Aside from regulatory requirements of safety organizations, remember to stay updated with local and state regulations and ensure that your business is compliant with these rules.

2. Identify Types of Safety Signs and Their Color Codes
Learning safety sign regulations involves knowing the types of safety signs used in workplaces and their color codes. Make sure to recognize each type, understand what the symbols mean and how they’re used, and identify what their color codes indicate. Below are some examples of safety signs:
  • Warning Signs. These are signs that inform about potential hazards and are usually orange with black text and symbols.
  • Mandatory Signs. These have a blue background and white text. They indicate actions that must be taken in the workplace.
  • Prohibition Signs. They convey information that is not allowed in the workplace. These have a red circle with a diagonal line crossed over a black symbol or text.
  • Emergency Signs. These have a green background with white text and symbols. They share information directing readers where emergency exits, equipment, and first aid kits can be found.
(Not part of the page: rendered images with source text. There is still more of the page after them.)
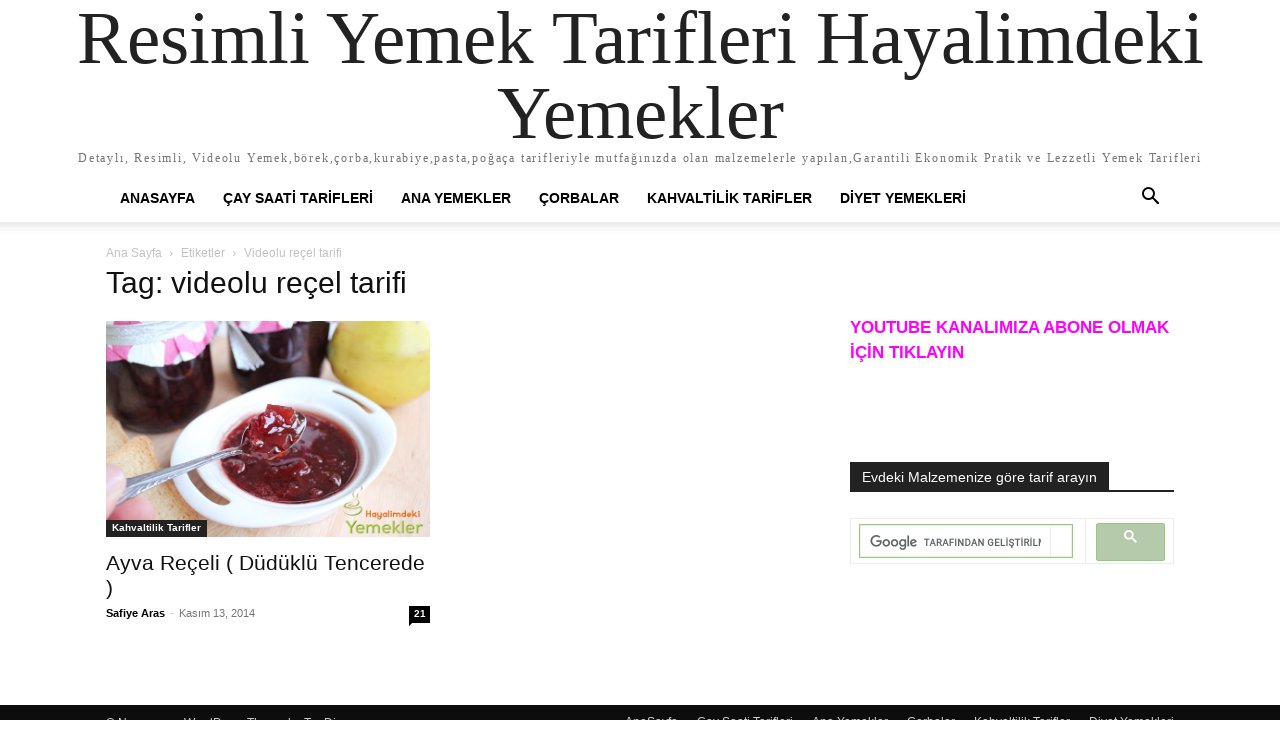

--- FILE ---
content_type: text/html; charset=utf-8
request_url: https://accounts.google.com/o/oauth2/postmessageRelay?parent=https%3A%2F%2Fwww.hayalimdekiyemekler.com&jsh=m%3B%2F_%2Fscs%2Fabc-static%2F_%2Fjs%2Fk%3Dgapi.lb.en.2kN9-TZiXrM.O%2Fd%3D1%2Frs%3DAHpOoo_B4hu0FeWRuWHfxnZ3V0WubwN7Qw%2Fm%3D__features__
body_size: 159
content:
<!DOCTYPE html><html><head><title></title><meta http-equiv="content-type" content="text/html; charset=utf-8"><meta http-equiv="X-UA-Compatible" content="IE=edge"><meta name="viewport" content="width=device-width, initial-scale=1, minimum-scale=1, maximum-scale=1, user-scalable=0"><script src='https://ssl.gstatic.com/accounts/o/2580342461-postmessagerelay.js' nonce="IpcZ7wodexJocdOrb2on2A"></script></head><body><script type="text/javascript" src="https://apis.google.com/js/rpc:shindig_random.js?onload=init" nonce="IpcZ7wodexJocdOrb2on2A"></script></body></html>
3. Plan Your Safety Sign Audit
When planning a safety sign audit, start by defining your goals like meeting regulations or improving safety. Next, gather your team, including safety officers and staff from various departments. Finally, choose an audit schedule that won’t disrupt daily operations.

4. Prepare for the Audit
Prepare for the audit by gathering and reviewing necessary documents like safety regulations, past audit reports, and your business’ safety policies. Focus on recurring issues and areas to inspect such as entrances, exits, assembly points, parking areas, fire exit doors, roof access, security, reception areas, bathrooms, corridors, stairwells, and elevators.

5. Conduct the Audit
During your safety sign audit, ensure that all signs are visible to employees and visitors, readable, and away from any obstructions. Check that they are placed at an eye level where hazards might occur and assess their condition for wear, damage, or fading. Verify that the information on the signs is current and accurate, and replace any signs as needed.

6. Document Findings
Remember to keep a record of everything when conducting a safety sign audit. This helps you create a detailed report that outlines the actions and changes needed moving forward. Be thorough with your notes, take photographs of any issues you find, and use them to write a comprehensive report with recommendations for improvement

7. Create an Action Plan and Implement Changes
After writing a detailed report and evaluating your findings in the safety sign audit, you can start creating an action plan and implement corrective actions like replacing any old or damaged signs, installing additional signs, or removing ones that are redundant. If possible, hire safety officers from third-party agencies. These professionals undergo proper training to get certified and they can also conduct safety workshops for your staff. This way, you and your team remain updated on safety regulations.

8. Follow up for Continuous Improvement
Safety should always be maintained in the workplace. To improve your company’s safety measures, schedule regular follow-up audits to ensure ongoing compliance and effectiveness. Check how well the changes work and implement changes as necessary.


Conducting a safety sign audit is important for keeping your business or workplace safe for everyone. Through this checklist, you can ensure your safety signs are clear, up-to-date, and abide local regulations. Remember that regular audits not only improve safety but also encourage responsibility among workers and employers.